-- PROVIDED RECORDS follows --

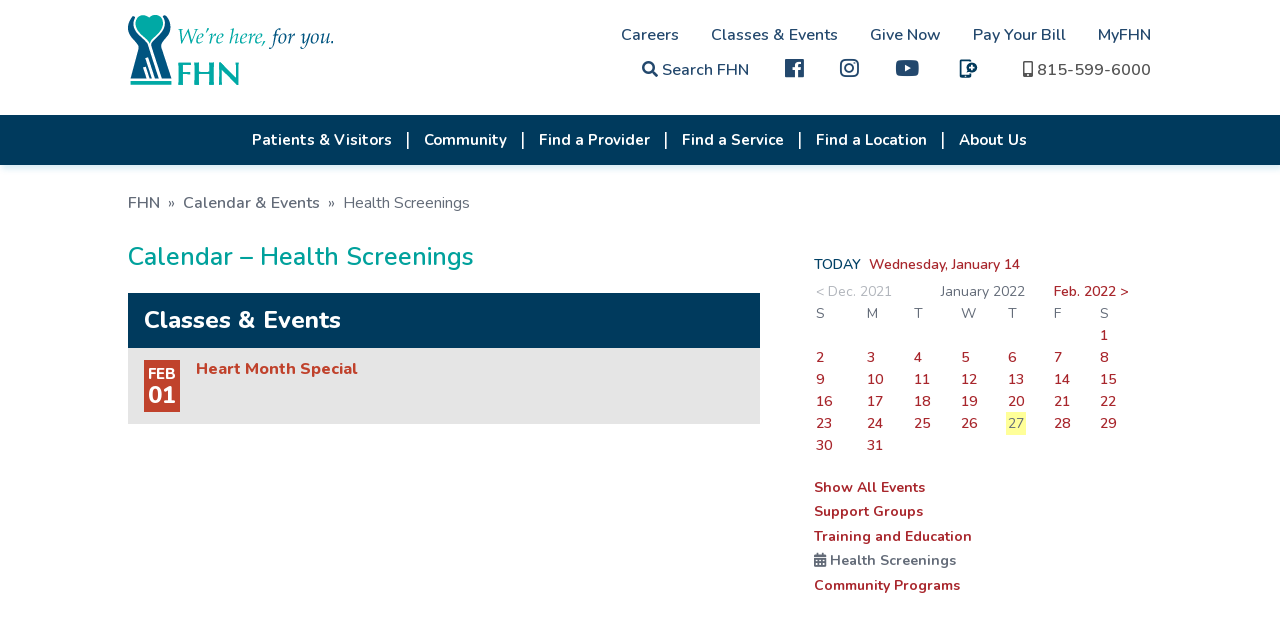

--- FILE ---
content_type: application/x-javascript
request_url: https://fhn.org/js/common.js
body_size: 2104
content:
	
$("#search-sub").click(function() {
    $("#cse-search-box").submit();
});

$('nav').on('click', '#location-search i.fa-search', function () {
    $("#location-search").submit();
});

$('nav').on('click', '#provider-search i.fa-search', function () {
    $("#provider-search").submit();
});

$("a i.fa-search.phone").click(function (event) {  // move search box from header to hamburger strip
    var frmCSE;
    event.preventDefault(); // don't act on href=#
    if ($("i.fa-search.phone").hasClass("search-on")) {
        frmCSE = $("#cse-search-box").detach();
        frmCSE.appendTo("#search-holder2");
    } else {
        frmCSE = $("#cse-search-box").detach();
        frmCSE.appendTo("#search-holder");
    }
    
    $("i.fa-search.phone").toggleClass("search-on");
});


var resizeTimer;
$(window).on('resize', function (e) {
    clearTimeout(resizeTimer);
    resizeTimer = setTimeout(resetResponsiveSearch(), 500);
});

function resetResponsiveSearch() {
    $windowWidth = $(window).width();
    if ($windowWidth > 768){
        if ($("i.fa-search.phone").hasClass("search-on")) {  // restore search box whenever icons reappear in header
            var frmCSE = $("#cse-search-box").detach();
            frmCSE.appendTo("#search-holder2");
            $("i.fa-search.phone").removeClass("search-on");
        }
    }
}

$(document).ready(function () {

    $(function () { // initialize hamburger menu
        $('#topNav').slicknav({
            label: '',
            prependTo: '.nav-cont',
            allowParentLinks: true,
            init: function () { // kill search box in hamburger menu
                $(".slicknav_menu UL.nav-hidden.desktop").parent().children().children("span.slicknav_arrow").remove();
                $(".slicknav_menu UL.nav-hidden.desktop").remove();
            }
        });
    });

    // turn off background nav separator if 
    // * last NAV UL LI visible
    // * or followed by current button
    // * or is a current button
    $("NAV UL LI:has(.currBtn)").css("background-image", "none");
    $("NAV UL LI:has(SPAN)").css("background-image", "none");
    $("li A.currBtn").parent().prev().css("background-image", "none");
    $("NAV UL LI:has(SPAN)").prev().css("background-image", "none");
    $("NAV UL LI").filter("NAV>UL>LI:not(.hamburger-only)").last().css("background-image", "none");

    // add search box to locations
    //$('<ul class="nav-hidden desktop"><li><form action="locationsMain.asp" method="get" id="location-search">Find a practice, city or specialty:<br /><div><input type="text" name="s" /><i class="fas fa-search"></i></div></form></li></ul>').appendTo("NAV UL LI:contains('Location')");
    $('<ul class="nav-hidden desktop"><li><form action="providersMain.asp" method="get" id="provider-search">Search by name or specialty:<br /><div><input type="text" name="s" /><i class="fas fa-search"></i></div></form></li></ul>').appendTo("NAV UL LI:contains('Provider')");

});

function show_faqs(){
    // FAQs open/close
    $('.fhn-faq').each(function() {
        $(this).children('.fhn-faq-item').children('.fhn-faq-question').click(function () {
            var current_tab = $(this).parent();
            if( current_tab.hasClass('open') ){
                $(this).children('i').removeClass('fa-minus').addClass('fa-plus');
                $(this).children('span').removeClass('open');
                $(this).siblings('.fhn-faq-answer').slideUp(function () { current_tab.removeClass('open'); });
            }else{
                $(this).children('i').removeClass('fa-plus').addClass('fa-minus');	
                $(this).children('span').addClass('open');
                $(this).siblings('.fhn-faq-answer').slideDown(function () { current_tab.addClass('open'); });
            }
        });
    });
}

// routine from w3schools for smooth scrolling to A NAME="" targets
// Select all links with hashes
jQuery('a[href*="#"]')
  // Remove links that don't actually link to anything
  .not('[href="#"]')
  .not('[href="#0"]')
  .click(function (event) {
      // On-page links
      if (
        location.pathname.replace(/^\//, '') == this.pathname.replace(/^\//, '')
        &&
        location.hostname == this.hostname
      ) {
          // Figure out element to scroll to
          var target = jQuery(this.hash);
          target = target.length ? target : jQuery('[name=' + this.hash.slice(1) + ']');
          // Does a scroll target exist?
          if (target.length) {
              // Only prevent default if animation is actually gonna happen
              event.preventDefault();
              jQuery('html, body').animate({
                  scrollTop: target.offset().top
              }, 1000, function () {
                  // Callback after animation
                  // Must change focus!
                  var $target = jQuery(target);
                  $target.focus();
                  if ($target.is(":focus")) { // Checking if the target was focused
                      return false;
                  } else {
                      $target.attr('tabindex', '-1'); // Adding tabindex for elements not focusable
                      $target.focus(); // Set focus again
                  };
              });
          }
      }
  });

-- PROVIDED RECORDS concluded --

HOW TO COMPLETE THIS TASK:
The entries above must be restated exactly in the answer, and the pictures left out.

RESULT FOR THIS TASK:
--- FILE ---
content_type: application/x-javascript
request_url: https://fhn.org/js/common.js
body_size: 2104
content:
	
$("#search-sub").click(function() {
    $("#cse-search-box").submit();
});

$('nav').on('click', '#location-search i.fa-search', function () {
    $("#location-search").submit();
});

$('nav').on('click', '#provider-search i.fa-search', function () {
    $("#provider-search").submit();
});

$("a i.fa-search.phone").click(function (event) {  // move search box from header to hamburger strip
    var frmCSE;
    event.preventDefault(); // don't act on href=#
    if ($("i.fa-search.phone").hasClass("search-on")) {
        frmCSE = $("#cse-search-box").detach();
        frmCSE.appendTo("#search-holder2");
    } else {
        frmCSE = $("#cse-search-box").detach();
        frmCSE.appendTo("#search-holder");
    }
    
    $("i.fa-search.phone").toggleClass("search-on");
});


var resizeTimer;
$(window).on('resize', function (e) {
    clearTimeout(resizeTimer);
    resizeTimer = setTimeout(resetResponsiveSearch(), 500);
});

function resetResponsiveSearch() {
    $windowWidth = $(window).width();
    if ($windowWidth > 768){
        if ($("i.fa-search.phone").hasClass("search-on")) {  // restore search box whenever icons reappear in header
            var frmCSE = $("#cse-search-box").detach();
            frmCSE.appendTo("#search-holder2");
            $("i.fa-search.phone").removeClass("search-on");
        }
    }
}

$(document).ready(function () {

    $(function () { // initialize hamburger menu
        $('#topNav').slicknav({
            label: '',
            prependTo: '.nav-cont',
            allowParentLinks: true,
            init: function () { // kill search box in hamburger menu
                $(".slicknav_menu UL.nav-hidden.desktop").parent().children().children("span.slicknav_arrow").remove();
                $(".slicknav_menu UL.nav-hidden.desktop").remove();
            }
        });
    });

    // turn off background nav separator if 
    // * last NAV UL LI visible
    // * or followed by current button
    // * or is a current button
    $("NAV UL LI:has(.currBtn)").css("background-image", "none");
    $("NAV UL LI:has(SPAN)").css("background-image", "none");
    $("li A.currBtn").parent().prev().css("background-image", "none");
    $("NAV UL LI:has(SPAN)").prev().css("background-image", "none");
    $("NAV UL LI").filter("NAV>UL>LI:not(.hamburger-only)").last().css("background-image", "none");

    // add search box to locations
    //$('<ul class="nav-hidden desktop"><li><form action="locationsMain.asp" method="get" id="location-search">Find a practice, city or specialty:<br /><div><input type="text" name="s" /><i class="fas fa-search"></i></div></form></li></ul>').appendTo("NAV UL LI:contains('Location')");
    $('<ul class="nav-hidden desktop"><li><form action="providersMain.asp" method="get" id="provider-search">Search by name or specialty:<br /><div><input type="text" name="s" /><i class="fas fa-search"></i></div></form></li></ul>').appendTo("NAV UL LI:contains('Provider')");

});

function show_faqs(){
    // FAQs open/close
    $('.fhn-faq').each(function() {
        $(this).children('.fhn-faq-item').children('.fhn-faq-question').click(function () {
            var current_tab = $(this).parent();
            if( current_tab.hasClass('open') ){
                $(this).children('i').removeClass('fa-minus').addClass('fa-plus');
                $(this).children('span').removeClass('open');
                $(this).siblings('.fhn-faq-answer').slideUp(function () { current_tab.removeClass('open'); });
            }else{
                $(this).children('i').removeClass('fa-plus').addClass('fa-minus');	
                $(this).children('span').addClass('open');
                $(this).siblings('.fhn-faq-answer').slideDown(function () { current_tab.addClass('open'); });
            }
        });
    });
}

// routine from w3schools for smooth scrolling to A NAME="" targets
// Select all links with hashes
jQuery('a[href*="#"]')
  // Remove links that don't actually link to anything
  .not('[href="#"]')
  .not('[href="#0"]')
  .click(function (event) {
      // On-page links
      if (
        location.pathname.replace(/^\//, '') == this.pathname.replace(/^\//, '')
        &&
        location.hostname == this.hostname
      ) {
          // Figure out element to scroll to
          var target = jQuery(this.hash);
          target = target.length ? target : jQuery('[name=' + this.hash.slice(1) + ']');
          // Does a scroll target exist?
          if (target.length) {
              // Only prevent default if animation is actually gonna happen
              event.preventDefault();
              jQuery('html, body').animate({
                  scrollTop: target.offset().top
              }, 1000, function () {
                  // Callback after animation
                  // Must change focus!
                  var $target = jQuery(target);
                  $target.focus();
                  if ($target.is(":focus")) { // Checking if the target was focused
                      return false;
                  } else {
                      $target.attr('tabindex', '-1'); // Adding tabindex for elements not focusable
                      $target.focus(); // Set focus again
                  };
              });
          }
      }
  });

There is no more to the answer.